▶ **EXERCISE OBJECTIVE**
Down to the last line, set down the material below exactly, excluding pictures.

*** SUPPLIED DATA ***

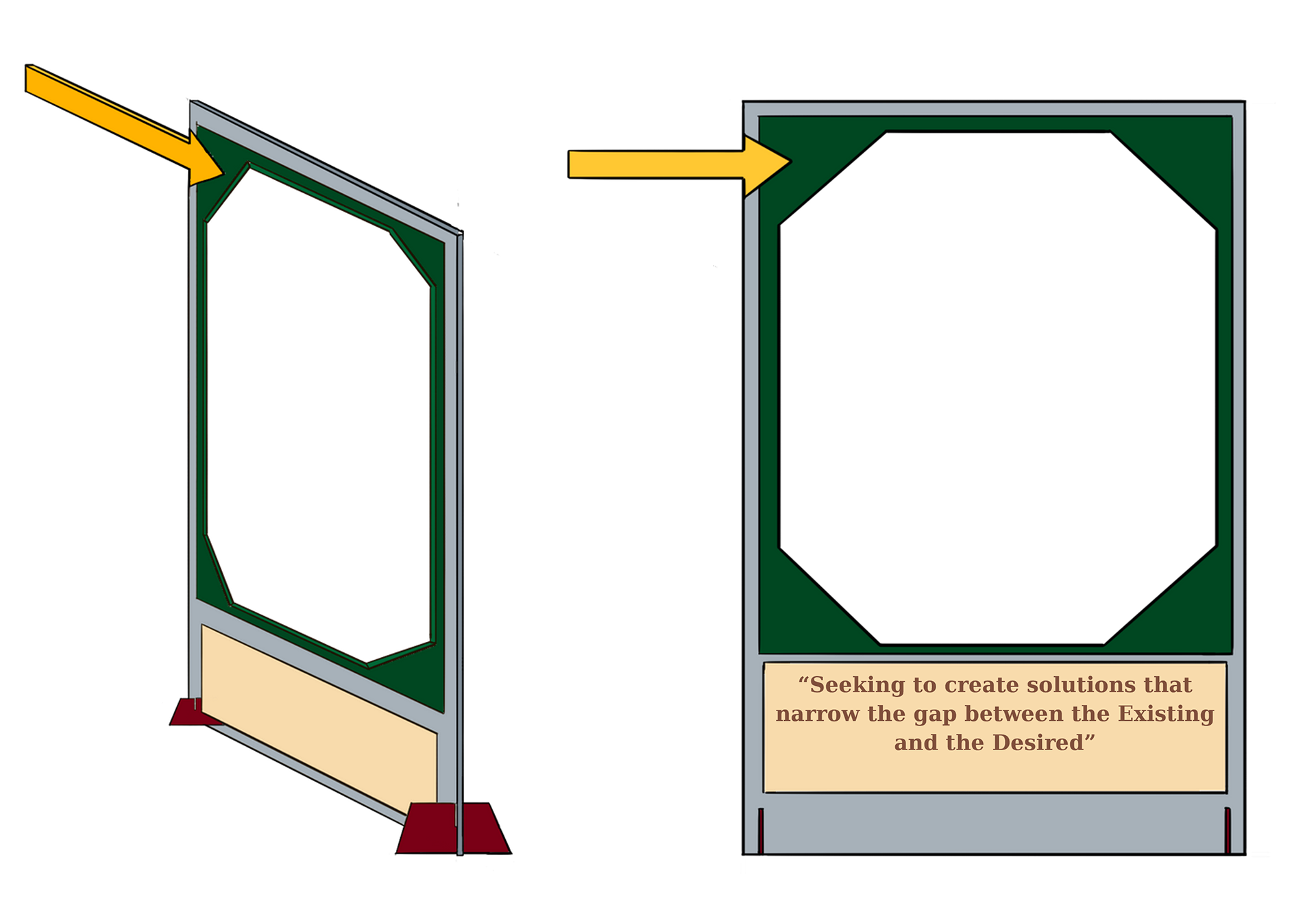 “Seeking to create solutions that narrow the gap between the Existing and the Desired”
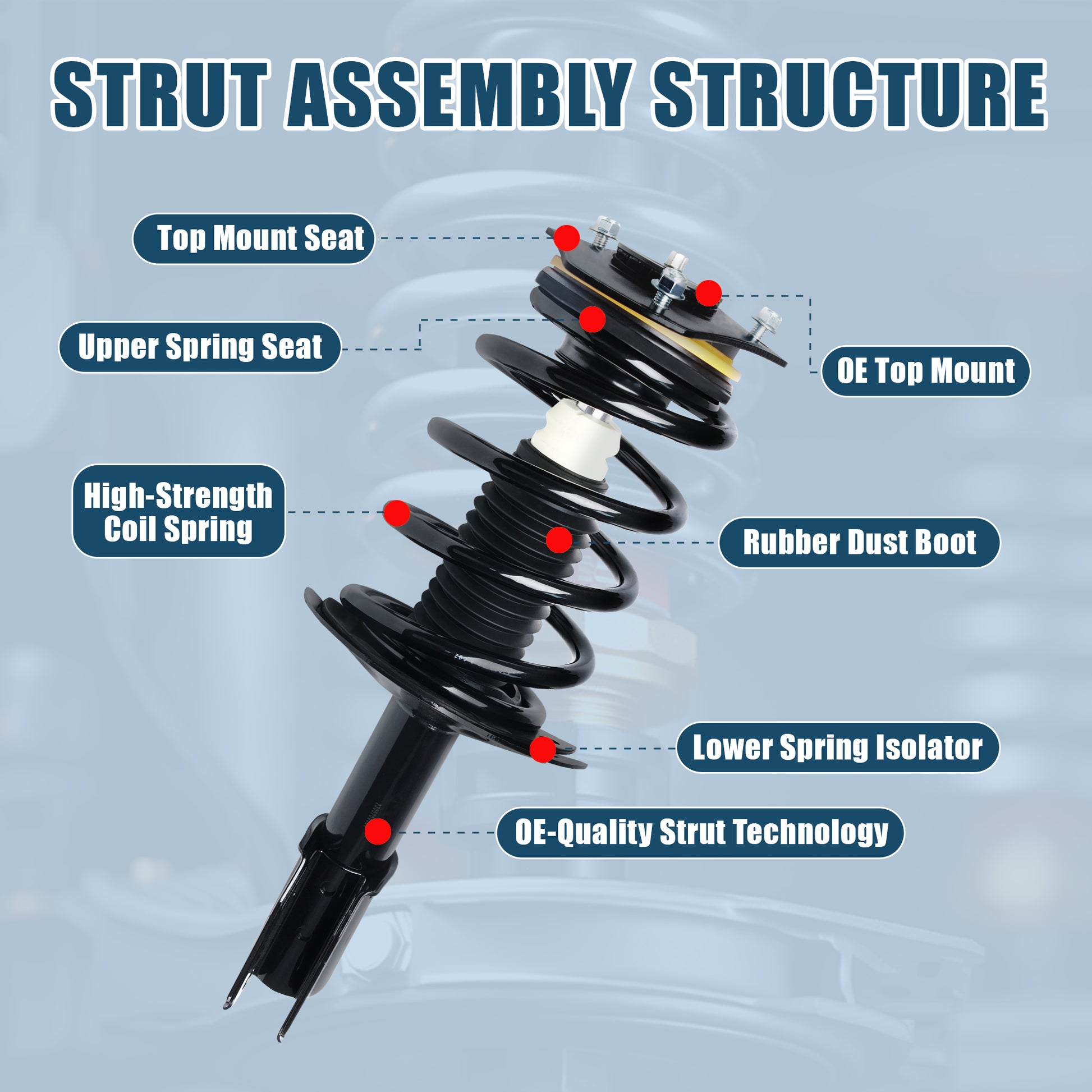 STRUT ASSEMBLY STRUCTURE

Top Mount Seat

Upper Spring Seat

OE Top Mount

High-Strength Coil Spring

Rubber Dust Boot

Lower Spring Isolator

OE-Quality Strut Technology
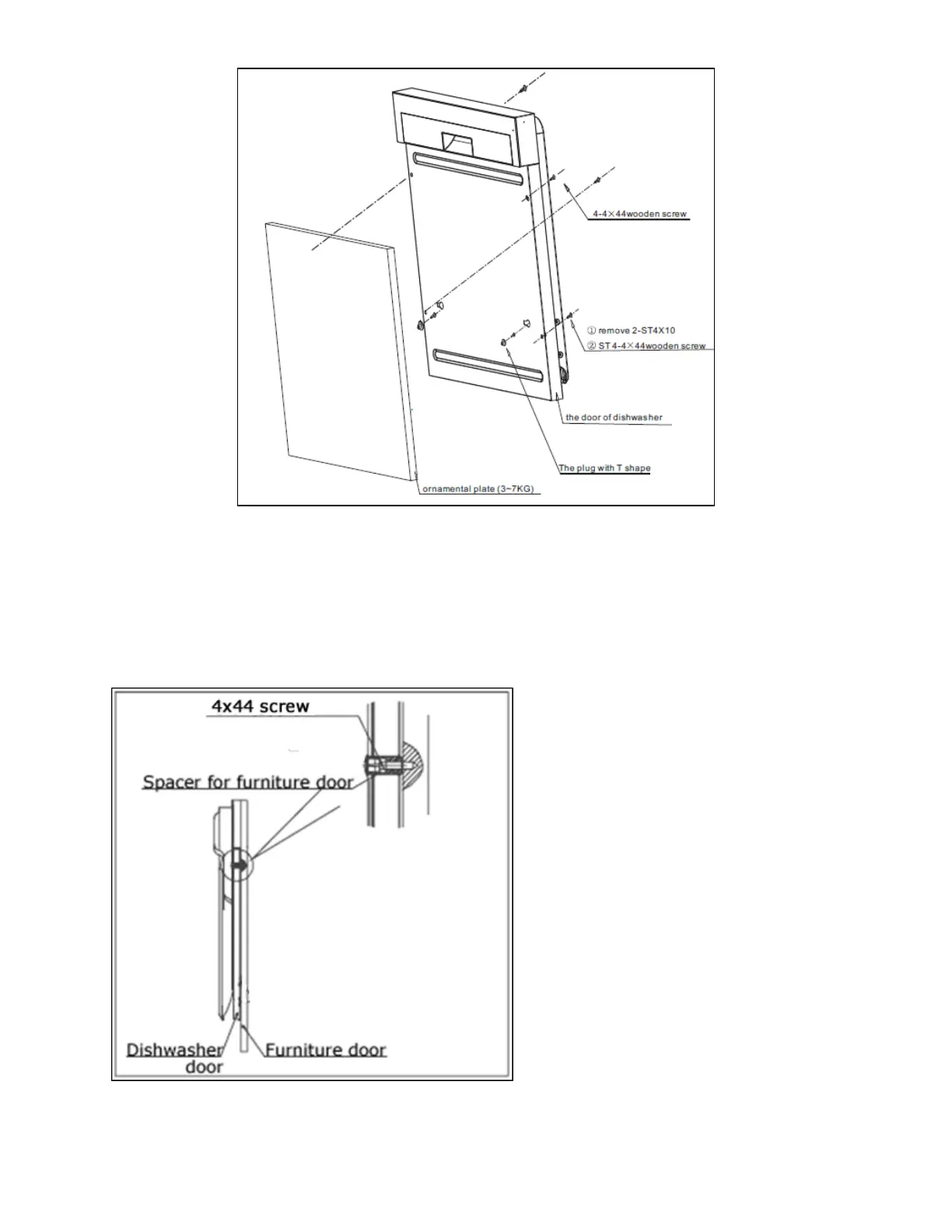 4-4×44wooden screw

① remove 2-ST4X10

② ST 4-4×44wooden screw

the door of dishwasher

The plug with T shape

ornamental plate (3~7KG)

4x44 screw

Spacer for furniture door

Dishwasher door

Furniture door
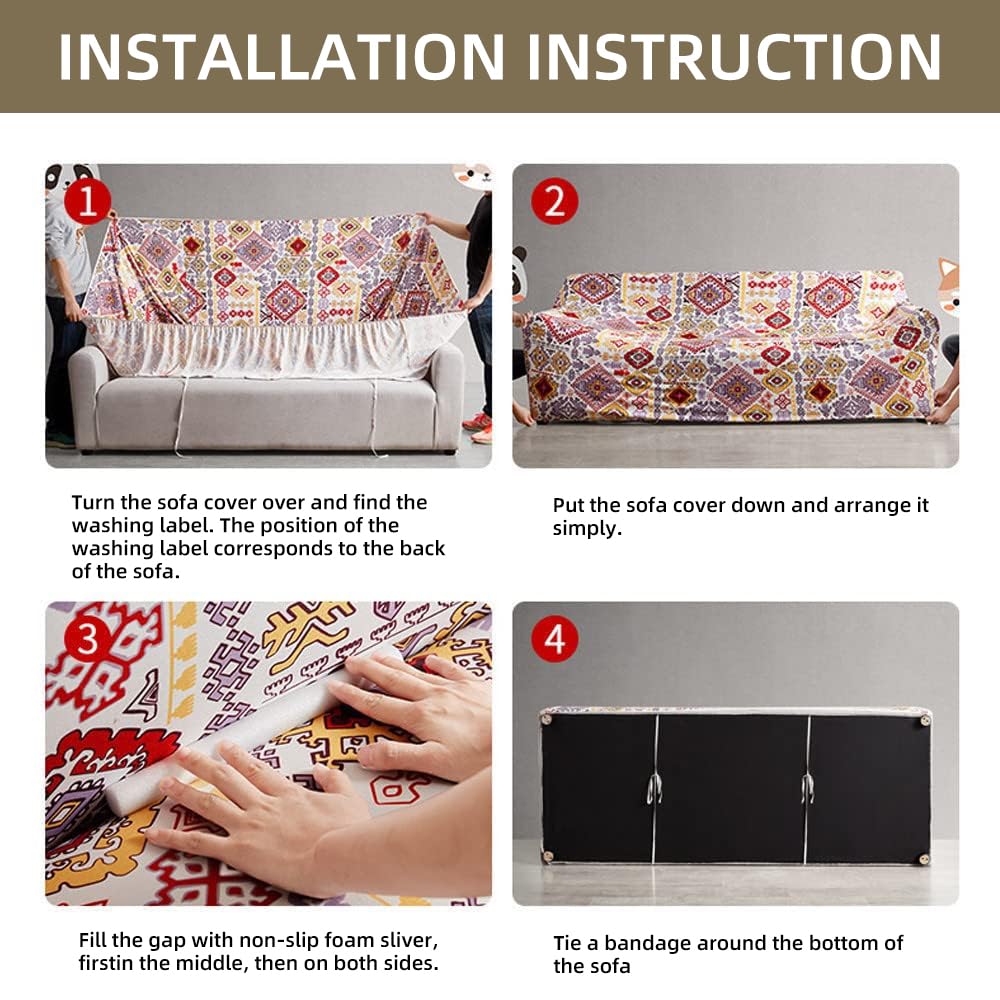 INSTALLATION INSTRUCTION

1

Turn the sofa cover over and find the washing label. The position of the washing label corresponds to the back of the sofa.

2

Put the sofa cover down and arrange it simply.

3

Fill the gap with non-slip foam sliver, firstin the middle, then on both sides.

4

Tie a bandage around the bottom of the sofa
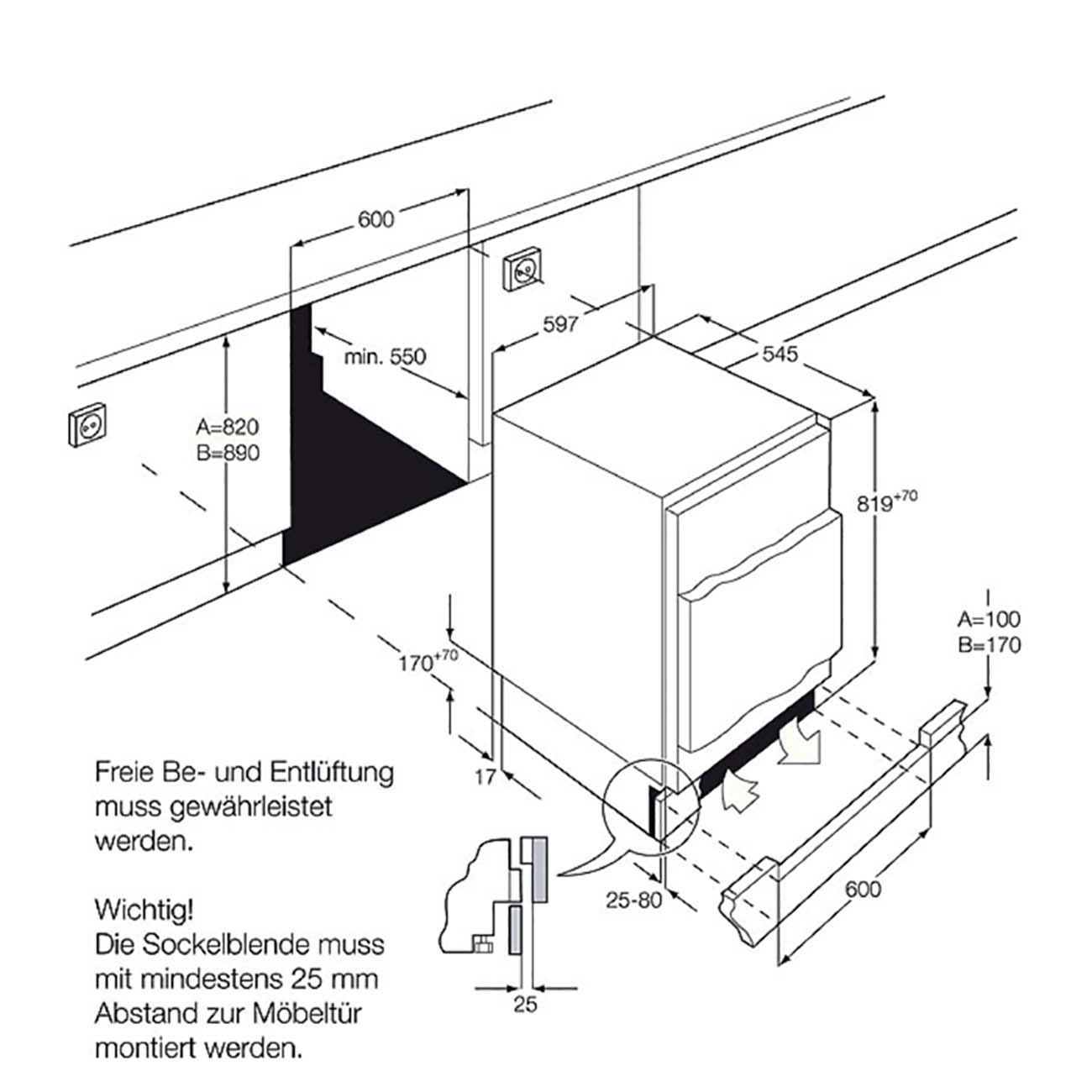 600

597

min. 550

545

A=820
B=890

$819^{+70}$

A=100
B=170

$170^{+70}$

17

25-80

600

25

Freie Be- und Entlüftung muss gewährleistet werden.

Wichtig!
Die Sockelblende muss mit mindestens 25 mm Abstand zur Möbeltür montiert werden.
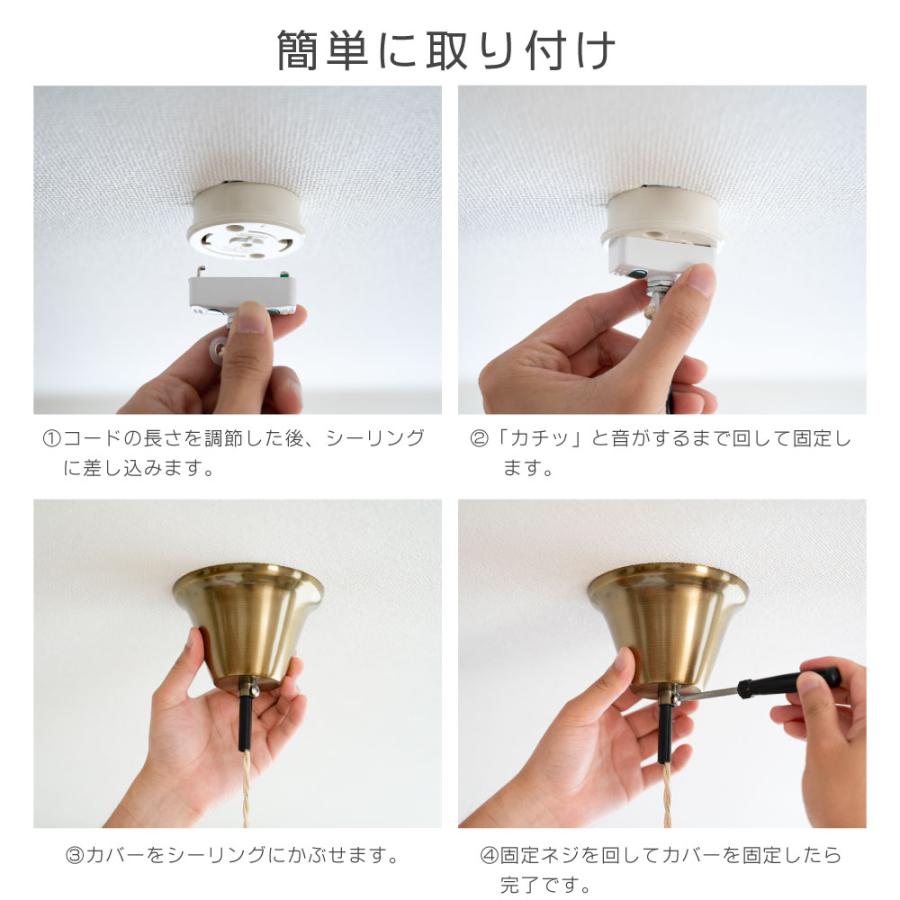 簡単に取り付け

①コードの長さを調節した後、シーリングに差し込みます。

②「カチッ」と音がするまで回して固定します。

③カバーをシーリングにかぶせます。

④固定ネジを回してカバーを固定したら完了です。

*** End of SUPPLIED DATA ***

▶ **RESULT FOR THIS TASK**
 “Seeking to create solutions that narrow the gap between the Existing and the Desired”
 STRUT ASSEMBLY STRUCTURE

Top Mount Seat

Upper Spring Seat

OE Top Mount

High-Strength Coil Spring

Rubber Dust Boot

Lower Spring Isolator

OE-Quality Strut Technology
 4-4×44wooden screw

① remove 2-ST4X10

② ST 4-4×44wooden screw

the door of dishwasher

The plug with T shape

ornamental plate (3~7KG)

4x44 screw

Spacer for furniture door

Dishwasher door

Furniture door
 INSTALLATION INSTRUCTION

1

Turn the sofa cover over and find the washing label. The position of the washing label corresponds to the back of the sofa.

2

Put the sofa cover down and arrange it simply.

3

Fill the gap with non-slip foam sliver, firstin the middle, then on both sides.

4

Tie a bandage around the bottom of the sofa
 600

597

min. 550

545

A=820
B=890

$819^{+70}$

A=100
B=170

$170^{+70}$

17

25-80

600

25

Freie Be- und Entlüftung muss gewährleistet werden.

Wichtig!
Die Sockelblende muss mit mindestens 25 mm Abstand zur Möbeltür montiert werden.
 簡単に取り付け

①コードの長さを調節した後、シーリングに差し込みます。

②「カチッ」と音がするまで回して固定します。

③カバーをシーリングにかぶせます。

④固定ネジを回してカバーを固定したら完了です。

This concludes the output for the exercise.